Nel mio comune, il Museo della Calzatura
Scritto da Quentin il November 10, 2010 | 11:57 am | Stampa
Nel mio comune di musei non ce ne sono moltissimi ma quelli che abbiamo si presentano come unici nel loro genere. Nei pressi della sede di una Contrada Storia, la Nobile Contrada San Giovanni, è custodito un museo di fossili che vanta una particolarità: l’ambientazione in cui i reperti sono proposti e che è quella caratteristica di una grotta del medioevo, allestita ed utilizzata come sede di Contrada e nella quale vengono periodicamente svolti anche incontri culturali di diverso tipo.

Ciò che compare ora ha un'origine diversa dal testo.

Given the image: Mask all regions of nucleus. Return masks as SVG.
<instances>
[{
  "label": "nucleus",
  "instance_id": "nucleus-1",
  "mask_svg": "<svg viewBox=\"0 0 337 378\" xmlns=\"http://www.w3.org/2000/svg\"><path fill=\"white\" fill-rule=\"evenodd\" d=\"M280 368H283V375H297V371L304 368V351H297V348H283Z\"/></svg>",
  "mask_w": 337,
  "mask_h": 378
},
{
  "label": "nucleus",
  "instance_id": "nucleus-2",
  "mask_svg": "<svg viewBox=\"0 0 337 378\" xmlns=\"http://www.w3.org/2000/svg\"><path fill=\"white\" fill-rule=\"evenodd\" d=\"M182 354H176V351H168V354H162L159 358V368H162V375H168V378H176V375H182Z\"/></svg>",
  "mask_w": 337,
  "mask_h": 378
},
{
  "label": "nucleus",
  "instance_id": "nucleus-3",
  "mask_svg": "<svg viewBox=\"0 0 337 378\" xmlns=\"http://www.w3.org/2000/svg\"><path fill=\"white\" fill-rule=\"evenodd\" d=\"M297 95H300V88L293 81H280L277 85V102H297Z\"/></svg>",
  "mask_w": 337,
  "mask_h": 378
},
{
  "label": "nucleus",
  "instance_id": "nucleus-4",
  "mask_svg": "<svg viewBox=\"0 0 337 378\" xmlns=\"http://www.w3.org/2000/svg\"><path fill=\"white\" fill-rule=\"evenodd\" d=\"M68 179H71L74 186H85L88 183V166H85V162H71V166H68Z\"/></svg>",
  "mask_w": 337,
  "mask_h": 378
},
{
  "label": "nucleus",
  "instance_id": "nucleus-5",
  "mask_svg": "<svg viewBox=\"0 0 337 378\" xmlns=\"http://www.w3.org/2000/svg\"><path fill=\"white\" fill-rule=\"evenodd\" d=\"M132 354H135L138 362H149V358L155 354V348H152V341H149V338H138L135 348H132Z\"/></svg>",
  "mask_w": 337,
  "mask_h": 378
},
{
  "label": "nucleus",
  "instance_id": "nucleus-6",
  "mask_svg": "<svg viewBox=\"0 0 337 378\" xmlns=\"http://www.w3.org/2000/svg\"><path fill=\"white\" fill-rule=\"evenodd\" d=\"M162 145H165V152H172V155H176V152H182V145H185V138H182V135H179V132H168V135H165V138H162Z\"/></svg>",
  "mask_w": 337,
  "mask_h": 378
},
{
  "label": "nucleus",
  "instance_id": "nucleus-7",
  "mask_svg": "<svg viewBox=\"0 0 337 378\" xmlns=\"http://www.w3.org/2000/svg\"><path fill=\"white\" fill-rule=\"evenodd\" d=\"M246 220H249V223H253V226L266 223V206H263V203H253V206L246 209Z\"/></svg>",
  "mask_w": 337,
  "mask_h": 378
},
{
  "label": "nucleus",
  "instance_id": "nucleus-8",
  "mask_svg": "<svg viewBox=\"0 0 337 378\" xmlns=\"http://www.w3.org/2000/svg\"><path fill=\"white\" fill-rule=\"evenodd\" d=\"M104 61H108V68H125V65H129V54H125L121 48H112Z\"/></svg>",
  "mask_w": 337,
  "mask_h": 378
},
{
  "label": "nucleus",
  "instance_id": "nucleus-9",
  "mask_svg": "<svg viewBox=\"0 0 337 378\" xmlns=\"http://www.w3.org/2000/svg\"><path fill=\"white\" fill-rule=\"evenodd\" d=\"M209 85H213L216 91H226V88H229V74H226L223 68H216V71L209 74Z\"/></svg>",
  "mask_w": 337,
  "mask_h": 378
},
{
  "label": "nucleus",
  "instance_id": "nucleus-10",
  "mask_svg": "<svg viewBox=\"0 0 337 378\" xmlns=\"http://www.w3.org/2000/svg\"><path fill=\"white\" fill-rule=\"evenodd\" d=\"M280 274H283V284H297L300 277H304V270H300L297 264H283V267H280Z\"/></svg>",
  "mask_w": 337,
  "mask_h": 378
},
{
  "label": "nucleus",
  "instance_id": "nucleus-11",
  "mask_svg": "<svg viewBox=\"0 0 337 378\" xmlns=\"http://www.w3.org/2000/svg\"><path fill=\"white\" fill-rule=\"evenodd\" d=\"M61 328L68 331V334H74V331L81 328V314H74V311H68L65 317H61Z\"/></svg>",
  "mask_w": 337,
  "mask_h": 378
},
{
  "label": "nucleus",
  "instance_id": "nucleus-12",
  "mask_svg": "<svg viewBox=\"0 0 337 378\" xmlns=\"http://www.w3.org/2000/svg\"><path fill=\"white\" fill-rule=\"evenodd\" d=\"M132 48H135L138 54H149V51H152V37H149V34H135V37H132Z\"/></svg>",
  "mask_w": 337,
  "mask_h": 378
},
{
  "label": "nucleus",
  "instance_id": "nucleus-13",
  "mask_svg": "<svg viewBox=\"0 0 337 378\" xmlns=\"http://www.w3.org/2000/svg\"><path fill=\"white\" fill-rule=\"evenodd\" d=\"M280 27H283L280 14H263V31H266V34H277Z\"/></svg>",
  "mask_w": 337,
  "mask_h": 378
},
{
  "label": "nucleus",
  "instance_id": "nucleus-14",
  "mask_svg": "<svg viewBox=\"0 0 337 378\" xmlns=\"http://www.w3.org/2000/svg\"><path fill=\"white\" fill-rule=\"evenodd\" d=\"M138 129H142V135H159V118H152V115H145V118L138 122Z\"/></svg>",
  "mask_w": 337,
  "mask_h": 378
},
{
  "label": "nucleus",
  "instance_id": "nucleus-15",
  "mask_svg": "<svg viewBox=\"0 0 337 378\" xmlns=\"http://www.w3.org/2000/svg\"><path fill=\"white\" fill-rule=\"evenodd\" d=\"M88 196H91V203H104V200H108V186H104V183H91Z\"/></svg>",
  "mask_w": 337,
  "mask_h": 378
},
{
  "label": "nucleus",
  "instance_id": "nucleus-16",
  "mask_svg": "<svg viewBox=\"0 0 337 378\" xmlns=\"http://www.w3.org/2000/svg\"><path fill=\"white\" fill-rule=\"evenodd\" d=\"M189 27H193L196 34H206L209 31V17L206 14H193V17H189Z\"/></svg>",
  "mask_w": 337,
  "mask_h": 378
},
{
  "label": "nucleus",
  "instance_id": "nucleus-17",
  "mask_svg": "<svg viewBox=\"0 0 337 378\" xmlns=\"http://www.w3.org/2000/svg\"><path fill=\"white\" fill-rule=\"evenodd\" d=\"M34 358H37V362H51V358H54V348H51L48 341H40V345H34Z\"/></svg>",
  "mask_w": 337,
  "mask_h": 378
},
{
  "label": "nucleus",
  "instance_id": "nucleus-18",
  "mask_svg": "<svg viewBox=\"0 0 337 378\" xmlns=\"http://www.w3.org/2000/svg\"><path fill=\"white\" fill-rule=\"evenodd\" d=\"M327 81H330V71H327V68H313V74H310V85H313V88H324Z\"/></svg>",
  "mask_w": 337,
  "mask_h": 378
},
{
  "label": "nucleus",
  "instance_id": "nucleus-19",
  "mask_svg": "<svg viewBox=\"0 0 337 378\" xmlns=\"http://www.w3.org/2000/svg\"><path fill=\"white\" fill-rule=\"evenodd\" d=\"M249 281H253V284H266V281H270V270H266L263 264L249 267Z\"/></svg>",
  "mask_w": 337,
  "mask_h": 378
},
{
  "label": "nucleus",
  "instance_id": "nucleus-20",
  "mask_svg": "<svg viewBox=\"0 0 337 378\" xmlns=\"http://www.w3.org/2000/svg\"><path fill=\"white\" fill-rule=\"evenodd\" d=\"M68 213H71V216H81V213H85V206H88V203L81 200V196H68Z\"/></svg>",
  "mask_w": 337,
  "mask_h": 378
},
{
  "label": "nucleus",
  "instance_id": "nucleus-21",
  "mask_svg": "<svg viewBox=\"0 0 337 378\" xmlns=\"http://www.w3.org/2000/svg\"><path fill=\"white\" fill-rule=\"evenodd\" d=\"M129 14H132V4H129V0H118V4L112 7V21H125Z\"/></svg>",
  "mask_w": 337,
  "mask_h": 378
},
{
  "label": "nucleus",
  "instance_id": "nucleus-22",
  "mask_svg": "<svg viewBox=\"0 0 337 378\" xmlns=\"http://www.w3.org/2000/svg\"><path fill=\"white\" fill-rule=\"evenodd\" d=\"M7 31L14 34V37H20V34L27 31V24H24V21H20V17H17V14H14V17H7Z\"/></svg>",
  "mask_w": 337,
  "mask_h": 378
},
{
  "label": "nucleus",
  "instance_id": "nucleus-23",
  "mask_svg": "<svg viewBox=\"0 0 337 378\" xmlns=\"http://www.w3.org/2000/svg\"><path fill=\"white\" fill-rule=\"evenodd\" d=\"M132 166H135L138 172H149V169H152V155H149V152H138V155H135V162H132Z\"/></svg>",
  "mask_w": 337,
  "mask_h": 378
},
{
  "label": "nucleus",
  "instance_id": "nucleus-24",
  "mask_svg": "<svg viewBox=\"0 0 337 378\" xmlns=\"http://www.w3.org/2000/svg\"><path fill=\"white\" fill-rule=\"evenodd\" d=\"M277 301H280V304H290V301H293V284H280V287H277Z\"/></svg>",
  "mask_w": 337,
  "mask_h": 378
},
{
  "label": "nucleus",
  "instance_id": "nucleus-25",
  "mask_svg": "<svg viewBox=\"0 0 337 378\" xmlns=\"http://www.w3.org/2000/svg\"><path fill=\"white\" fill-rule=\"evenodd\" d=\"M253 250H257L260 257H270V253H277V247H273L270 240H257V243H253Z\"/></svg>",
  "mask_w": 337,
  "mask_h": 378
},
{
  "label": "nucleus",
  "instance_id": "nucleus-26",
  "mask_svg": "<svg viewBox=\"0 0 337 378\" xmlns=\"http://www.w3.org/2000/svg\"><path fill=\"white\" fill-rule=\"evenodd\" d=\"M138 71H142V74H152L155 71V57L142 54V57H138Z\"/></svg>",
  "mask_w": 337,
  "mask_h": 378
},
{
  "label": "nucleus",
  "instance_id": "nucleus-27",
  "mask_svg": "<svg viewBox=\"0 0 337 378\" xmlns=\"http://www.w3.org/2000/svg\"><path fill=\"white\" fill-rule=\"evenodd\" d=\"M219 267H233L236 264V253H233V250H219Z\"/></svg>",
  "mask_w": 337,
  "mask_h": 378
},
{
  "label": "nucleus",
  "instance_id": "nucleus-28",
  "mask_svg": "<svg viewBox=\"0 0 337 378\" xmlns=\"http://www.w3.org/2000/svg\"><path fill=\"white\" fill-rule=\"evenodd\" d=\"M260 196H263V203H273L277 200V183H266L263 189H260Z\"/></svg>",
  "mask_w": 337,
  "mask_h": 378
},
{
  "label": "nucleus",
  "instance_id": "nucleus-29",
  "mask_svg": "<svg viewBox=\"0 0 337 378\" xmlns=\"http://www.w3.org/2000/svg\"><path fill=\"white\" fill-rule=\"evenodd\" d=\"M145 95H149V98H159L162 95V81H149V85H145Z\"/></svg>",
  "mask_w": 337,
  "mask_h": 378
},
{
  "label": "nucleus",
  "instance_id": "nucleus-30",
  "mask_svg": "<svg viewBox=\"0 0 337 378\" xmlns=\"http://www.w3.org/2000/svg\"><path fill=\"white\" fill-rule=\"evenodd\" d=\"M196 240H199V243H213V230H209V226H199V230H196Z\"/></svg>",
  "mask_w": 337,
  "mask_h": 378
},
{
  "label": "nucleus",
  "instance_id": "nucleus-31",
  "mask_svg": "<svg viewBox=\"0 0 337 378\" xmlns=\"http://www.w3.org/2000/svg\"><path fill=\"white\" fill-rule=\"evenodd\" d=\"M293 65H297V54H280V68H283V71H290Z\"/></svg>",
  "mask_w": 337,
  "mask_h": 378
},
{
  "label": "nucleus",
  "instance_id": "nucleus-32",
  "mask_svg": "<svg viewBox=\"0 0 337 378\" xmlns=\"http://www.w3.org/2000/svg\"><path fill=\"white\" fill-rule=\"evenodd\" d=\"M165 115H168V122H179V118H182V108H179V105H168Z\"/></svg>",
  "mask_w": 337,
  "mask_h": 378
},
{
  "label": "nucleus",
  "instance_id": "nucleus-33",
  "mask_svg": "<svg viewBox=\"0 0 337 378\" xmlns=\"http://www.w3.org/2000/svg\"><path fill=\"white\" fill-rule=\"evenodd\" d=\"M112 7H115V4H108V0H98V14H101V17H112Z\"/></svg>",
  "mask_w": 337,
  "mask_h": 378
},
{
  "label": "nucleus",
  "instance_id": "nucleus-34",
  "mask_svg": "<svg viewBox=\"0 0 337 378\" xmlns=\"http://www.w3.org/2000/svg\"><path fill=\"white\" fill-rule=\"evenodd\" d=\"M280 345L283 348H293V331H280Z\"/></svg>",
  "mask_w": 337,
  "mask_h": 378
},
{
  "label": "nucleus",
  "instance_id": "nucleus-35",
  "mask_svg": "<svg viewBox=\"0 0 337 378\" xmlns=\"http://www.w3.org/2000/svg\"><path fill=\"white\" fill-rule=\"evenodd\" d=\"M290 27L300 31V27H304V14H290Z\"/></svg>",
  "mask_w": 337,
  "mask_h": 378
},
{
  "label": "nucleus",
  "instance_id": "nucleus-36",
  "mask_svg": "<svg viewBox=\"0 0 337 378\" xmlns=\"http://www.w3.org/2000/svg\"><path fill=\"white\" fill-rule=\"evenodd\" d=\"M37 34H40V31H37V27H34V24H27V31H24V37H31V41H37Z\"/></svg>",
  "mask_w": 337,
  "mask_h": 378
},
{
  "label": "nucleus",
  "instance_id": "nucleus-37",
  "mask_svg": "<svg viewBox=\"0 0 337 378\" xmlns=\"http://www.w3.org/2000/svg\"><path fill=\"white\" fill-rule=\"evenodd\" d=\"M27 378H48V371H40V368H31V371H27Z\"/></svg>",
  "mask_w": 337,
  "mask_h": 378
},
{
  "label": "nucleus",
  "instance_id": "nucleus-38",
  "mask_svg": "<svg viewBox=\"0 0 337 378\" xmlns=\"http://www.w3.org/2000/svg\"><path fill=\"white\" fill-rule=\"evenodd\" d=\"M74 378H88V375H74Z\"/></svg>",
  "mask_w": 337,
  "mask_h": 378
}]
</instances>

Ma il museo più importante nel mio territorio comunale è senza ombra di dubbio il Museo della Calzatura. Il nostro è un territorio calzaturiero per vocazione, nel distretto fermano-maceratese, ed il museo si prone non soltanto come vetrina per pezzi storici della calzatura, con scarpe che arrivano da tutto il mondo e che risalgono a diverse epoche storiche, ma anche come un vero e proprio archivio storico della calzatura. In una delle sale più grandi, infatti, sono offerti in visione strumenti che sono stati i grandi protagonisti dell’evoluzione del settore calzaturiero negli anni. Dalle suppellettili degli artigiani e dei maestri calzolai ei macchinari industriali più sofisticati: è possibile passare in rassegna una serie di attrezzature che sono state usate nel tempo per produrre calzature. Interessante e più “di moda” il settore delle calzature di personaggi famosi: dalle scarpe di diversi Papi a quelle di personaggi dello sport e dello spettacolo siano essi attori, cantanti, presentatori, comici e chi più ne ha più ne metta. In più d’un caso sono calzature donate dai personaggi stessi con tanto di dedica e ciò le rende ancor più preziose di quanto non lo siano già.
Il museo è strutturato in cinque sezioni facilmente accessibili e possono essere anche prenotate delle visite guidate per gruppi turistici o scolaresche. L’ingresso è gratuito per alcune categorie di visitatori ma, generalmente, è previsto un biglietto intero di 3.00 euro ed uno ridotto di 1.50 euro. Ricordo, dall’ultima volta che l’ho visitato, che all’uscita è apposto un gran libro su cui viene chiesto di segnalare la propria presenza con una firma. Una specie di registro delle presenze che ognuno segnala nel momento in cui termina la sua visita all’interno della struttura.
L’archivio del museo offre anche importanti informazioni per quanti volessero effettuare ricerche tematiche ed è stato fruito da diversi studenti universitari che se ne sono serviti per le loro testi di laurea.
Il museo è ospitato nel piano superiore della Civica Pinacoteca in centro storico dove è stato spostato da una precedente sistemazione che lo vedeva ospitato in una struttura – il Palazzo Montalto Nannerini – che, invece, si trova fuori dalle mura cittadine.
Da qualche tempo a questa parte il museo è stato intitolato al “Cav. Vincenzo Andolfi”, un mio concittadino di recente scomparso e che ha donato, a suo tempo, tutta la sua collezione di calzature di personaggi famosi al museo. Ora il museo porta il suo nome ed è un modo per continuare la sua passione per questo settore ed il suo attaccamento alla sua città.